Like, if one assumes FNCH can extract a 2-5% royalty on Rebyota revenues from Ferring in a settlement, what is that worth??
But the stock is otherwise so cheap, I like it, and assume they can get SOMETHING for all their troubles…and not just biglaw bills. (Bringing in a CEO with in-house IP experience also assures me a bit that they’re not going to just get fleeced by their lawyers.)
Thanks for your reflections. I agree and have a small position myself, but not really able to get true conviction as this very much feels like “sidecar investing”, and hoping management isn’t idiots (which often is a speculative bet in these small co’s..)
Anything worthwhile about TBRD’s nosedive since Mid-August? Earnings premarket Oct 5, call later.
I have not seen anything aside from the update on the strategic review. The shares of peers have also declined by a comparable magnitude (see BRMI.TO and WILD.TO). And of course you have writers’ strike still ongoing, which probably will have an impact on TBRD as well.

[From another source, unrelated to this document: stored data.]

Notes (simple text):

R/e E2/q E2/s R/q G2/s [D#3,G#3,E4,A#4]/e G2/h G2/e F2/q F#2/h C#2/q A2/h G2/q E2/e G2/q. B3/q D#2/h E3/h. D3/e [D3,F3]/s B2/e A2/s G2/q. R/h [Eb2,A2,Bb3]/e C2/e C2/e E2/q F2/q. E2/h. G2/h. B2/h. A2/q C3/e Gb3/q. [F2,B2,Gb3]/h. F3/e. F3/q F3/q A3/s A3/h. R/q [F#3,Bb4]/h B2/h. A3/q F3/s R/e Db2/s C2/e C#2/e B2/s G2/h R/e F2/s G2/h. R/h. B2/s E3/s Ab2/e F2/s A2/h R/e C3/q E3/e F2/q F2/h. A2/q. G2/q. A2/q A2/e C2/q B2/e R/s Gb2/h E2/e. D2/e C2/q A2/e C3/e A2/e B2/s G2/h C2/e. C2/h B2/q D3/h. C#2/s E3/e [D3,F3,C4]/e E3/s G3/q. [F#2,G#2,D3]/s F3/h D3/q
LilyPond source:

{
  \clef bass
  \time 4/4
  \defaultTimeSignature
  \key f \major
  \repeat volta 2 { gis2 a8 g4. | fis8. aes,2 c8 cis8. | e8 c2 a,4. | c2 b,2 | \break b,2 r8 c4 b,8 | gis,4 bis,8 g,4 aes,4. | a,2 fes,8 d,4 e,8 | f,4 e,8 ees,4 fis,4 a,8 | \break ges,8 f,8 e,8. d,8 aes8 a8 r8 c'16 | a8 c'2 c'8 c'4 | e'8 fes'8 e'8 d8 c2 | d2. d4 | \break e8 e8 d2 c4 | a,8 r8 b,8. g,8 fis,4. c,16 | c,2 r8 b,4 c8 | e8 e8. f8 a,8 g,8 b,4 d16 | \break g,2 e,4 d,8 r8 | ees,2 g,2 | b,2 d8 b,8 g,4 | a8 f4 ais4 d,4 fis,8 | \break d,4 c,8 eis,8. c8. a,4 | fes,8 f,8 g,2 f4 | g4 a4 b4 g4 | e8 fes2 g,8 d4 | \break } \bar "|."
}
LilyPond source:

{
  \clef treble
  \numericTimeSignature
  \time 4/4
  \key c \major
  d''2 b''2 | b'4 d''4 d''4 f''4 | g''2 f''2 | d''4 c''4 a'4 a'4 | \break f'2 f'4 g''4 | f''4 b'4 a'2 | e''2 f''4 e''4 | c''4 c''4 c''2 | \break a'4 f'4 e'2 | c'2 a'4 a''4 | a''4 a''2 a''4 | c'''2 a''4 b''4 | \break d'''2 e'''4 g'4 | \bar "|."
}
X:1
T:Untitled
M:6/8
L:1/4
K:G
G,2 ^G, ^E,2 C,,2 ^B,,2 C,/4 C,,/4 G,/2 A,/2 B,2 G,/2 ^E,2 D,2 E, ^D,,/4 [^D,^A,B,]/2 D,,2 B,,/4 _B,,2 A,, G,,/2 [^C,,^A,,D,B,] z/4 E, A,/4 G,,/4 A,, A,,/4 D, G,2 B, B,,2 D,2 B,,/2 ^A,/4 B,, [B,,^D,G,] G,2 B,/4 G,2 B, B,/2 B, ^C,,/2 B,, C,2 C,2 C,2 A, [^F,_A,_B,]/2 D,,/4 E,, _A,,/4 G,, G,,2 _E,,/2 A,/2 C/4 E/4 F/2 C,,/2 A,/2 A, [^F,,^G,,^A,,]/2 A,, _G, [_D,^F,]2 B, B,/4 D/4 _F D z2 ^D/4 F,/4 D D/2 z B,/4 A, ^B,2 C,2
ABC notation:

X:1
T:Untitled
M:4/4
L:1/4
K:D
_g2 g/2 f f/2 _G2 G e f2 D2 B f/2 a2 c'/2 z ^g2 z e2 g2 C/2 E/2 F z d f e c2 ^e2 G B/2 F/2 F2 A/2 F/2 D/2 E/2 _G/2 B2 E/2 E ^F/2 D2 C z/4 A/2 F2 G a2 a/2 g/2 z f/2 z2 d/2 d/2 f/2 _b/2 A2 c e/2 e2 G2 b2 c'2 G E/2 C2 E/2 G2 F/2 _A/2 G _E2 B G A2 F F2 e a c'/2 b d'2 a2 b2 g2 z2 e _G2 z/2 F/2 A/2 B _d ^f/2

The TBRD update itself was hardly an update – company reiterated the same things as it had 9 months ago. But it kind of conveyed a feeling that they did not management to find a buyer so far and it is now considering buybacks instead. The wording in the PR seemed a lot like a “FOR SALE” sign. But maybe I am reading too much between the lines:
“To maximize shareholder value, the Company’s key focus is on several exciting IP and service productions on the horizon. Thunderbird is committed to enhancing shareholder value and is looking at a variety of opportunities, including potentially initiating a share buyback program. Thunderbird remains open to pursuing a liquidity event and the Company’s Board and Management team remain dedicated to capitalizing on opportunities for all stakeholders.”